Dia Nacional de Combate ao Abuso e Exploração Sexual contra crianças e adolescentes

Dia Nacional de Combate ao Abuso e Exploração Sexual contra crianças e adolescentes

Você sabia que o dia 18 maio é uma data muito importante, para as crianças e adolescentes? Pois é o dia nacional de Combate ao Abuso Sexual e à Exploração Sexual de Crianças e Adolescentes. Um tema que preocupa muitos pais, professores e profissionais ligados à saúde, educação e justiça, mas que devido a diversos motivos nem sempre é discutido de maneira aberta entre adultos e principalmente com as crianças e adolescentes. Por isso, para começar nosso diálogo é preciso entender o que cada termo significa.

O abuso sexual configura-se como o estabelecimento de uma relação de cunho sexual entre um adulto, que se aproveita da desigualdade de poder e autoridade existente nas relações entre adultos e crianças/adolescentes, para envolvê-los em algum tipo de atividade sexual. Fique esperto! Não é preciso penetração para haver abuso sexual, nem mesmo contato físico. Mostrar material pornográfico, exibir ou solicitar que a criança/adolescente exiba seus genitais, entre outras situações também configuram abuso sexual e podem causar consequências graves a curto, médio e longo prazo nas crianças/adolescentes que são expostos a essa situação que extrapola sua capacidade de entendimento ou consentimento!

Já a exploração sexual é a utilização de crianças e adolescentes como forma de se obter lucro de qualquer espécie e geralmente aparece de quatro formas: prostituição, pornografia, tráfico e turismo sexual. Lembrando que crianças e adolescentes não possuem condições de consentir com qualquer tipo de relação sexual e que cabe ao adulto dizer “não” e denunciar (via conselho tutelar, delegacias especializadas, disque 100, etc) qualquer forma de abuso ou exploração sexual de que venha a ter conhecimento!

Prevenir é a palavra-chave em relação a este tema, e algumas atitudes simples de educação para as crianças e adolescentes podem fazer toda a diferença! Por exemplo, é importante que elas saibam identificar todas as partes do corpo, inclusive seus genitais; ensinar a regra do “aqui ninguém toca” em relação as partes íntimas também é uma boa dica, essa regra faz parte de uma campanha mundial e diz que todas as partes do corpo que são cobertas pelas roupas íntimas não devem ser tocadas.

Além disso, é importante que a criança entenda que tem autonomia para negar contatos físicos entre ela e outras pessoas, inclusive adultos, incluindo não forçar a criança a beijar ou abraçar pessoas que ela não queira, mesmo que sejam da família! Tente oferecer uma alternativa, como um aperto de mão ou um aceno, algo que não ultrapasse os limites da criança e deixe claro que ela pode negar contatos físicos com os quais não se sente confortável. Muitas vezes a família parece o lugar mais seguro, mas estudos sobre o tema apontam que a maioria dos casos de abuso sexual acontece por algum membro da família ou alguém próximo a esta, o que dificulta muito a revelação por parte da criança ou adolescente, já que seu agressor é alguém conhecido e com quem ela, provavelmente, tem uma relação de convivência, confiança e afeto. Os abusadores se aproveitam dos sentimentos comuns de culpa, confusão e vergonha sobre a situação, além de fazer ameaças e chantagens para conseguir o silêncio de suas vítimas! Portanto desde cedo explique para a criança que não devem existir segredos e que, se alguém lhe fizer mal, seja por meio de palavras ou de toques, ela deve contar a um adulto em que confie!
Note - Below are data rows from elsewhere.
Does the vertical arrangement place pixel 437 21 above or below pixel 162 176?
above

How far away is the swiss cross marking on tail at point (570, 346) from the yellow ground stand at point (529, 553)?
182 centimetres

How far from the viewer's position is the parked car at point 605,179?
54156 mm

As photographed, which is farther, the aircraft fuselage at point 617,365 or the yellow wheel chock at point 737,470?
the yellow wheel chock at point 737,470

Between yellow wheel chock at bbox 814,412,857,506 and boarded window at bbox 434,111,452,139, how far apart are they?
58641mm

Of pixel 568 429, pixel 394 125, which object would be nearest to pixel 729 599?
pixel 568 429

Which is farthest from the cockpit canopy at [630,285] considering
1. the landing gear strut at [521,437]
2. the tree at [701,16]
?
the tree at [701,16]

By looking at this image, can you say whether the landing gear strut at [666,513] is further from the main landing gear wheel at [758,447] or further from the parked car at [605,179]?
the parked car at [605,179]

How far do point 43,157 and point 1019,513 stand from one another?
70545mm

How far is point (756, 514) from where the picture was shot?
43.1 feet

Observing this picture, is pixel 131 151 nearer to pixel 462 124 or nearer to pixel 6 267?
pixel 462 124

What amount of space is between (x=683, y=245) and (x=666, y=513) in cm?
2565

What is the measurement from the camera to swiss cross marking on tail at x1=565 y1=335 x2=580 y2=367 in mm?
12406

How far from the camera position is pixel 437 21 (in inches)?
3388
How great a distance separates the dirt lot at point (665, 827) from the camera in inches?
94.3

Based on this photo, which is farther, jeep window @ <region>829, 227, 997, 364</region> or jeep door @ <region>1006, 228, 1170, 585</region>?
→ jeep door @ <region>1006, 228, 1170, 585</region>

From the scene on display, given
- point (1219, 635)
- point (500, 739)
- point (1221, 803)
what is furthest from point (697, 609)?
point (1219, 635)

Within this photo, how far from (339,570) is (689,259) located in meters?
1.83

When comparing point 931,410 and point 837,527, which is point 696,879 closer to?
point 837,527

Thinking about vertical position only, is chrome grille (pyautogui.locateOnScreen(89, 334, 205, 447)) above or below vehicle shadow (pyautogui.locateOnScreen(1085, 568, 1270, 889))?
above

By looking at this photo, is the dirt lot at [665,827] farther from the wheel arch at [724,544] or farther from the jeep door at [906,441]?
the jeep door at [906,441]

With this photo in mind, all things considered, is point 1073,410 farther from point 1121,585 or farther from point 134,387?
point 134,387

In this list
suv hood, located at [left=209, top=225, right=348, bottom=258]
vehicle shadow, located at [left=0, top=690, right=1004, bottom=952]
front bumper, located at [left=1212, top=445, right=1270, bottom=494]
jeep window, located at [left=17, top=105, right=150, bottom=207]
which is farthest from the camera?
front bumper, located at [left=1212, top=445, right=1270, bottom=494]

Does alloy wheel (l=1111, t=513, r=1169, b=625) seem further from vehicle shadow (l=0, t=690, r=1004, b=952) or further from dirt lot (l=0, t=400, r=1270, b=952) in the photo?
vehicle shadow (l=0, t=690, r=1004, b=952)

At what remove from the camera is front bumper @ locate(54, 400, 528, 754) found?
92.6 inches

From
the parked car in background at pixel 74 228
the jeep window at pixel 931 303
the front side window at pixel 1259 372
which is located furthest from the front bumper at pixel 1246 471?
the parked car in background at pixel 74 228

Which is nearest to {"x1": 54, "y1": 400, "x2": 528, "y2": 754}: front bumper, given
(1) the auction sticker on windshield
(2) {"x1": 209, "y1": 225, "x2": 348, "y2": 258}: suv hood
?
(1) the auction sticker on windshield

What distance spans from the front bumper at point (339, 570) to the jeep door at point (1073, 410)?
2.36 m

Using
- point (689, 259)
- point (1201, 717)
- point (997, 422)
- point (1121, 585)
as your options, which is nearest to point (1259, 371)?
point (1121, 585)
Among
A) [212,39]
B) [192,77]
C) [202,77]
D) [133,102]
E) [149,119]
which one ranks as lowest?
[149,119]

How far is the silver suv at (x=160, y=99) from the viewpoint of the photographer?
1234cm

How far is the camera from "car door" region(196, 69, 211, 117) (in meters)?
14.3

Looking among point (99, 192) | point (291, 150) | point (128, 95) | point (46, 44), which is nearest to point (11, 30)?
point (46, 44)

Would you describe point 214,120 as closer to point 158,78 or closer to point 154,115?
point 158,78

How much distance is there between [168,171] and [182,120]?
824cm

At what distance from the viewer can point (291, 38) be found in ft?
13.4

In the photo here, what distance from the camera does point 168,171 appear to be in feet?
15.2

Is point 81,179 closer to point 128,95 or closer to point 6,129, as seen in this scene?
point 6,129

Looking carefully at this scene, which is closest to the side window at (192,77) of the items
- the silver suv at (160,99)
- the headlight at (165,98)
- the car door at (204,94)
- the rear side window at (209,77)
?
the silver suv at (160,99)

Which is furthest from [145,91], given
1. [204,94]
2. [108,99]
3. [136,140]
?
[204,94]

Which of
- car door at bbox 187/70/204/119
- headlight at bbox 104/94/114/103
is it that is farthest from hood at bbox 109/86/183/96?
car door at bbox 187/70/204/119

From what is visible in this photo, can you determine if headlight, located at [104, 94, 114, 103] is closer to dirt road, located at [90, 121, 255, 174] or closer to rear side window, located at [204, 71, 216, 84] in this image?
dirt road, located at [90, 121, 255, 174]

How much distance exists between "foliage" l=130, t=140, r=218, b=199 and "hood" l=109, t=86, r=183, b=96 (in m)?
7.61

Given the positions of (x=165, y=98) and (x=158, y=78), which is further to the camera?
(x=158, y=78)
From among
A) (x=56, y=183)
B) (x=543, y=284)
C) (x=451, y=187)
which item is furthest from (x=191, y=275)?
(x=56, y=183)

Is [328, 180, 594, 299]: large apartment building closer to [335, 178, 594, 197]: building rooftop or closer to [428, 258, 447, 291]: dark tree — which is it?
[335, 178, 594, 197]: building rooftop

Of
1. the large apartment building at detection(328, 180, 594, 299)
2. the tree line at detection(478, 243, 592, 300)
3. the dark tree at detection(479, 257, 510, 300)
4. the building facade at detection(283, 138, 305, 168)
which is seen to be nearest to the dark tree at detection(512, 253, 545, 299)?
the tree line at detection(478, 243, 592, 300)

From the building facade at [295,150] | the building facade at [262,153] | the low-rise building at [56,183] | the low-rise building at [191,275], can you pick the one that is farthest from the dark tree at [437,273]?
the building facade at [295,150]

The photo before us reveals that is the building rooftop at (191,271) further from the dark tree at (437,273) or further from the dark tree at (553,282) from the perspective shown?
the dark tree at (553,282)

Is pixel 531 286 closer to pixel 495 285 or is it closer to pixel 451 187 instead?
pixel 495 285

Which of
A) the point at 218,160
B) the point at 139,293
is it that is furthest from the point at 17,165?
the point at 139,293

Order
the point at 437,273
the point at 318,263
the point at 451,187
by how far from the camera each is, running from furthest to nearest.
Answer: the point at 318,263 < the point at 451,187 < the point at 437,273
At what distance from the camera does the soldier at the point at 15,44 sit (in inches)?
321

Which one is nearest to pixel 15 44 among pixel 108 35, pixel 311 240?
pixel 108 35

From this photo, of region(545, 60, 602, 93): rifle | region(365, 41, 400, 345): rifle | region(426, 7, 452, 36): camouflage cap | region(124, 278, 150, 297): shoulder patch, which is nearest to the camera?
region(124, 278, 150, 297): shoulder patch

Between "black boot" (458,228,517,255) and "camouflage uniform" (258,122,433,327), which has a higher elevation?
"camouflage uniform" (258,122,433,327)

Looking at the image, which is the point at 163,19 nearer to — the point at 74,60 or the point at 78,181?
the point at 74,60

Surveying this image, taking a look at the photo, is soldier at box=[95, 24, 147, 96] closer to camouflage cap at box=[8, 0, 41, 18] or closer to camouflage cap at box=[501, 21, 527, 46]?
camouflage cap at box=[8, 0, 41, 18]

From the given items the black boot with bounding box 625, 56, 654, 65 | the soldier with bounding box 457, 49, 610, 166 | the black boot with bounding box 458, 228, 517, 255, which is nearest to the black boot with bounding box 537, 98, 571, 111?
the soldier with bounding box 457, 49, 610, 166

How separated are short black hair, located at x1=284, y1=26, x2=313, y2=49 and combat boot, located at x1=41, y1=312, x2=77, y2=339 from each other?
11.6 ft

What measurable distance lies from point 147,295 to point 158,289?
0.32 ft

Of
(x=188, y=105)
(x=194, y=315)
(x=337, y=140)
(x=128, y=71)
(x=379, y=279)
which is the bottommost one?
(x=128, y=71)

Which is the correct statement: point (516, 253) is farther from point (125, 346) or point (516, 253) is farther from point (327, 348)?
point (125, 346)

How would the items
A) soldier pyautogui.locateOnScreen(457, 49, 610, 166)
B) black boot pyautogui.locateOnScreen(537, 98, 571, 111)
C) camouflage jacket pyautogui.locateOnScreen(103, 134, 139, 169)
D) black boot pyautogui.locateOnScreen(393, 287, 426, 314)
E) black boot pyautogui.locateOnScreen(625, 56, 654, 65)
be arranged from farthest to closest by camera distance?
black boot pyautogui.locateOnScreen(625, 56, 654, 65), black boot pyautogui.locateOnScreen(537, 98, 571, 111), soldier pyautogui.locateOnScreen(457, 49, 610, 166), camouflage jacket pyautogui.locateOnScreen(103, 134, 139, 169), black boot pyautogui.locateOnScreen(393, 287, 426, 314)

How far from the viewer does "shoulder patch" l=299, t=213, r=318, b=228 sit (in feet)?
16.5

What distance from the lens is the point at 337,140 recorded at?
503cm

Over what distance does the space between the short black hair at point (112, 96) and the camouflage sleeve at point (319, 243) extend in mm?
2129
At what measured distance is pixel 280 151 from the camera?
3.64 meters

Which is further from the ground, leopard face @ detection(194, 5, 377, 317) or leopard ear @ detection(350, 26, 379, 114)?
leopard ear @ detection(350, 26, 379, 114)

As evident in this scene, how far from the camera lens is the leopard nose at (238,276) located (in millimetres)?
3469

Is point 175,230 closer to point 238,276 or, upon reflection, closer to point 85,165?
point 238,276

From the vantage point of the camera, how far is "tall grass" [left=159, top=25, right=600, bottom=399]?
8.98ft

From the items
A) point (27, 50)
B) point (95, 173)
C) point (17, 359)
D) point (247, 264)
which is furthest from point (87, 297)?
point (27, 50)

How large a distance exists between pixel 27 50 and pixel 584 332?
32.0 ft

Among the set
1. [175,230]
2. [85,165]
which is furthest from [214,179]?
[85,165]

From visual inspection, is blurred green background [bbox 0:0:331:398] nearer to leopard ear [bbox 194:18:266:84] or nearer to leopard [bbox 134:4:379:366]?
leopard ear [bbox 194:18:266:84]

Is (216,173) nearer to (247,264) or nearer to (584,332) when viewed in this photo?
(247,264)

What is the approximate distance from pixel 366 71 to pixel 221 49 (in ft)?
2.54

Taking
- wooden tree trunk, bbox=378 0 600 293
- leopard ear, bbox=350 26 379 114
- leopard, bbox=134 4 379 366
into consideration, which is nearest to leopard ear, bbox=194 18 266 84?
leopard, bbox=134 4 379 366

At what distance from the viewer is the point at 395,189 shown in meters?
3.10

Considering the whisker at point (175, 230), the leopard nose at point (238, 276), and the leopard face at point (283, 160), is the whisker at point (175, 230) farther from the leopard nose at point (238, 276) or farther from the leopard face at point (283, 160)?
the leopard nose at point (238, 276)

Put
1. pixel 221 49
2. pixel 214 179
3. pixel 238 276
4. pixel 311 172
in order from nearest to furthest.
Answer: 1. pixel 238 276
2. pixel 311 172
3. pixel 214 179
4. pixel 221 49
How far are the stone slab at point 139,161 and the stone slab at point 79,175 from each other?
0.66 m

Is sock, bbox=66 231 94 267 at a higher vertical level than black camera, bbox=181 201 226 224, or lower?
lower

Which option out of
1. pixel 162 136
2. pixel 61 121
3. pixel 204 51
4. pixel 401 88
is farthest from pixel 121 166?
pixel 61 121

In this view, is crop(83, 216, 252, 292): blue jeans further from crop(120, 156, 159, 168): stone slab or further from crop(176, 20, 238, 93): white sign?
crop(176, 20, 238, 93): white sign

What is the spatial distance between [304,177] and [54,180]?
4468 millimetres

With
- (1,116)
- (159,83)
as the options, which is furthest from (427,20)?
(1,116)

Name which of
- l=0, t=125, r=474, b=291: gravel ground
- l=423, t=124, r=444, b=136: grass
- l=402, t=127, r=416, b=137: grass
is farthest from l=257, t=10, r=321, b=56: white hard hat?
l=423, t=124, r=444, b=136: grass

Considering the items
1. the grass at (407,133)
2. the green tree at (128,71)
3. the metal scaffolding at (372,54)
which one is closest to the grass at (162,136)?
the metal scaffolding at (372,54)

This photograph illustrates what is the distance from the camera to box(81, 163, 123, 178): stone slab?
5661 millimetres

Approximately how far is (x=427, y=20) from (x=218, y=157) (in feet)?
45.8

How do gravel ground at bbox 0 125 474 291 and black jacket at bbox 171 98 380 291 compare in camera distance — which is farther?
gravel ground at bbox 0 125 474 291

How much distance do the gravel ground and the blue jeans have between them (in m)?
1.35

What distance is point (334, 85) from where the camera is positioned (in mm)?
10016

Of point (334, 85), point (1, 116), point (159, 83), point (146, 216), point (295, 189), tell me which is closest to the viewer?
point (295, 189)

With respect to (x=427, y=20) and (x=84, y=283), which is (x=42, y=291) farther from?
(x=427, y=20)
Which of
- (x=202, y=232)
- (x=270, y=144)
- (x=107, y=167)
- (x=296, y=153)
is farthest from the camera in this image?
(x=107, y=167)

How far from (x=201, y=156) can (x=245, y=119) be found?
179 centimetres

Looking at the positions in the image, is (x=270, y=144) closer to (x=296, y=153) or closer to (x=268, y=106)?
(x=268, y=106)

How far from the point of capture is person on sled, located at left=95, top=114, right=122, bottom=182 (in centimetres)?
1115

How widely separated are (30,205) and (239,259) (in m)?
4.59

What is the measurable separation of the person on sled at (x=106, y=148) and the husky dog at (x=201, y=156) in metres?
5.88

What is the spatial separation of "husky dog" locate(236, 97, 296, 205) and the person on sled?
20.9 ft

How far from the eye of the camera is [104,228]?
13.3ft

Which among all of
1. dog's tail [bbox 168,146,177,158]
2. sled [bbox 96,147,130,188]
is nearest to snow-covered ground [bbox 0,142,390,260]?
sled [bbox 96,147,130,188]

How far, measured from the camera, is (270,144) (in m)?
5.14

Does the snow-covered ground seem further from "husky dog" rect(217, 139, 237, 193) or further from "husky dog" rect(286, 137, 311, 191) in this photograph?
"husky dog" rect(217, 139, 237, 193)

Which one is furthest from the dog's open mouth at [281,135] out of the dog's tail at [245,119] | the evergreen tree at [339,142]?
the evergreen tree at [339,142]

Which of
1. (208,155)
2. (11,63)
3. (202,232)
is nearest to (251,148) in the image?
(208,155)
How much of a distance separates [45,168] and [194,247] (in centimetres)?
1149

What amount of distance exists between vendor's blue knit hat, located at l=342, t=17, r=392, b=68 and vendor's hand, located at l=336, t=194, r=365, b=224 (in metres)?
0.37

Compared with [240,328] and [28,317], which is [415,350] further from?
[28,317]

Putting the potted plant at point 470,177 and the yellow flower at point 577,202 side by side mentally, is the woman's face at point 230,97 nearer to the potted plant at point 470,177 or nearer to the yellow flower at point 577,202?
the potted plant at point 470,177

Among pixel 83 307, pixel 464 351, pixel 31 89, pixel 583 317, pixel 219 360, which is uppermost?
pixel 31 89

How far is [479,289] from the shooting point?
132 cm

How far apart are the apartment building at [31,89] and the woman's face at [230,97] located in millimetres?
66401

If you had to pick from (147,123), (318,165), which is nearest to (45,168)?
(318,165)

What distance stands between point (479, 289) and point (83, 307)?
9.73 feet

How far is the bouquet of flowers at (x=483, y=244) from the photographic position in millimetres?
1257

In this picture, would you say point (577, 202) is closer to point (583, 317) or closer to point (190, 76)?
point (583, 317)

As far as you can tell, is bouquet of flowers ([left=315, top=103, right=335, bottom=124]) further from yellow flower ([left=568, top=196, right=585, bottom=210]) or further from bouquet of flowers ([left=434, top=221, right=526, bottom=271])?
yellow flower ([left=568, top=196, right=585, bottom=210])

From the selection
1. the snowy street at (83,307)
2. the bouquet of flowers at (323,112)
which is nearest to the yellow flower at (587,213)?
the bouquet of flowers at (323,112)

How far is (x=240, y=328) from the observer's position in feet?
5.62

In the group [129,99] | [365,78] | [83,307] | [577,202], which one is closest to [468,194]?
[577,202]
Infelizmente nem sempre é possível prevenir e, nesses casos, quanto antes o abuso ou a exploração sexual forem descobertos e denunciados, melhor, evitando novos episódios de violência. Tal tipo de violência pode deixar marcas profundas tanto físicas quanto psicológicas (distúrbios do sono, distúrbios da alimentação, maior propensão ao abuso de substâncias, DST’s, gravidez, sentimentos de culpa, depressão, ansiedade, dificuldade em estabelecer relacionamentos amorosos e outros vínculos sociais, entre outros) e assim como outros tipos, na maioria das vezes, também deixa sinais de alerta, como: comportamentos sexualizados não apropriados para idade; curiosidade e/ou conhecimento sexual excessivo; busca por brinquedos, jogos e/ou interações sexualizadas; masturbação excessiva; doenças sexualmente transmissíveis; reclamações de dores nos genitais; mudanças bruscas de comportamento; mudança no desempenho e comportamento na escola; etc.

Fique atento a estes sinais, previna e denuncie! Para a denúncia basta a suspeita de que o abuso ou a exploração sexual ocorra ou tenha ocorrido cabendo às entidades responsáveis o papel de investigar a situação, além disso, é possível fazer denúncias anônimas.  Você pode salvar a vida e o futuro de alguém.